Doron Matalon, representing Israel at the competition, posted a picture of herself posing next to her Lebanese counterpart, Saly Griege, as well as the Slovenian and Japanese competitors.
Griege then faced a storm of criticism back home in Lebanon from citizens angry to see her getting friendly with Matalon, with some calling for her crown.
Israel and Lebanon, are still technically at war, although things have been mainly quiet since their most recent war in 2006.
However, on Sunday an Israeli airstrike targeted the Lebanese group Hezbollah, that is fighting alongside forces loyal to Syrian president Bashar al-Assad, and has faced off against Israel in recent statements.

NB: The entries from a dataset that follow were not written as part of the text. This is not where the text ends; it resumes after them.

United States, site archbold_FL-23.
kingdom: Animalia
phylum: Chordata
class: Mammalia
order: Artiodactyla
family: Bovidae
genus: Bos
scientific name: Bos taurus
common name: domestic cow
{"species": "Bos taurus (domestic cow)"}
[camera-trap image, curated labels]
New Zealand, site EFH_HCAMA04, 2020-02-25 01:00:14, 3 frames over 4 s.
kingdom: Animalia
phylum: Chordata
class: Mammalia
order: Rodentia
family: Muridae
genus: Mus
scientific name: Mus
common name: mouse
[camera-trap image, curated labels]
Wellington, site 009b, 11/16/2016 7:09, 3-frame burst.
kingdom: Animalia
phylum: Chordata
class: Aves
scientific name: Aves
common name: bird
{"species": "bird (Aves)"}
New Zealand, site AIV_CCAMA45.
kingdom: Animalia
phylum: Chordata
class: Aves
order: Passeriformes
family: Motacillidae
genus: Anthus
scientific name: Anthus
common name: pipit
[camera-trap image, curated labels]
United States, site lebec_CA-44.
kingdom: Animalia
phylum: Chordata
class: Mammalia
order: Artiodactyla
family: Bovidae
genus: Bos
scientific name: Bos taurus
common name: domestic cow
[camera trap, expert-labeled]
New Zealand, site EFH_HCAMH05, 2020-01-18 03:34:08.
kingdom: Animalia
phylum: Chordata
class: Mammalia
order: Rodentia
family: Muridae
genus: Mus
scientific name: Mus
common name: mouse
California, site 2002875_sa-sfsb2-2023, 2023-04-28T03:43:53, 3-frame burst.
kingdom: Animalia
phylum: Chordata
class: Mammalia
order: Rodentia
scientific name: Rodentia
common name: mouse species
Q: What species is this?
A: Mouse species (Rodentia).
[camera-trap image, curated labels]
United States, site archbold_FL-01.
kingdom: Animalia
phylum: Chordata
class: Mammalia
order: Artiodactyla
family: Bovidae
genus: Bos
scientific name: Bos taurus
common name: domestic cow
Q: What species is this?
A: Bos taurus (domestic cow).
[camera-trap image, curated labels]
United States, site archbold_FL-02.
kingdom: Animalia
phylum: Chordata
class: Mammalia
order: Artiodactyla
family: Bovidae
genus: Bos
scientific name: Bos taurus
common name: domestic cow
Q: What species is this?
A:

The attack killed the son of the group’s former military leader – his funeral on Monday was attended by thousands in a southern suburb of the Lebanese capital Beirut.
With relations between the countries at a low ebb, the Miss Universe photo controversy could not have come at a worse time.
Facing a barrage of negative comments from fans back home, Griege announced that she had been ambushed by the Israeli candidate, insisting that she had been careful to avoid Matalon during the competition.
“Since the first day of my arrival to participate in Miss Universe, I was very cautious to avoid being in any photo or communication with Miss Israel [who tried several times to take a photo with me],” Griege wrote on her Facebook page.
“I was having a photo with Miss Japan, Miss Slovenia and myself, [when] suddenly Miss Israel jumped in, took a selfie and put it on her social media.”
One of Griege’s forerunners, Huda al-Turk, was stripped of her Miss Lebanon title in 1993 after she was seen posing for a picture with Miss Israel.
The hashtag #AWordforMissLebanon in Arabic was still trending on Twitter on Monday, days after the scandal originally broke, with many taking to social media to express their views.
One commentator pointed out that the Miss Universe controversy has caused more outcry in Lebanon than the fact that Lebanese Foreign Minister Gabril Bassil joined Israeli Prime Minister Benjamin Netanyahu at a mass unity rally in Paris on 11 January.
Miss Universe, the organisers of the international competition, have since commented on the scandal, saying it is “unfortunate”.
Matalon, the Israeli candidate accused of hijacking Griege’s photo, also responded, calling the affair disheartening.
“[It] doesn’t surprise me, but it still makes me sad. Too bad you cannot put the hostility out of the game,” she said.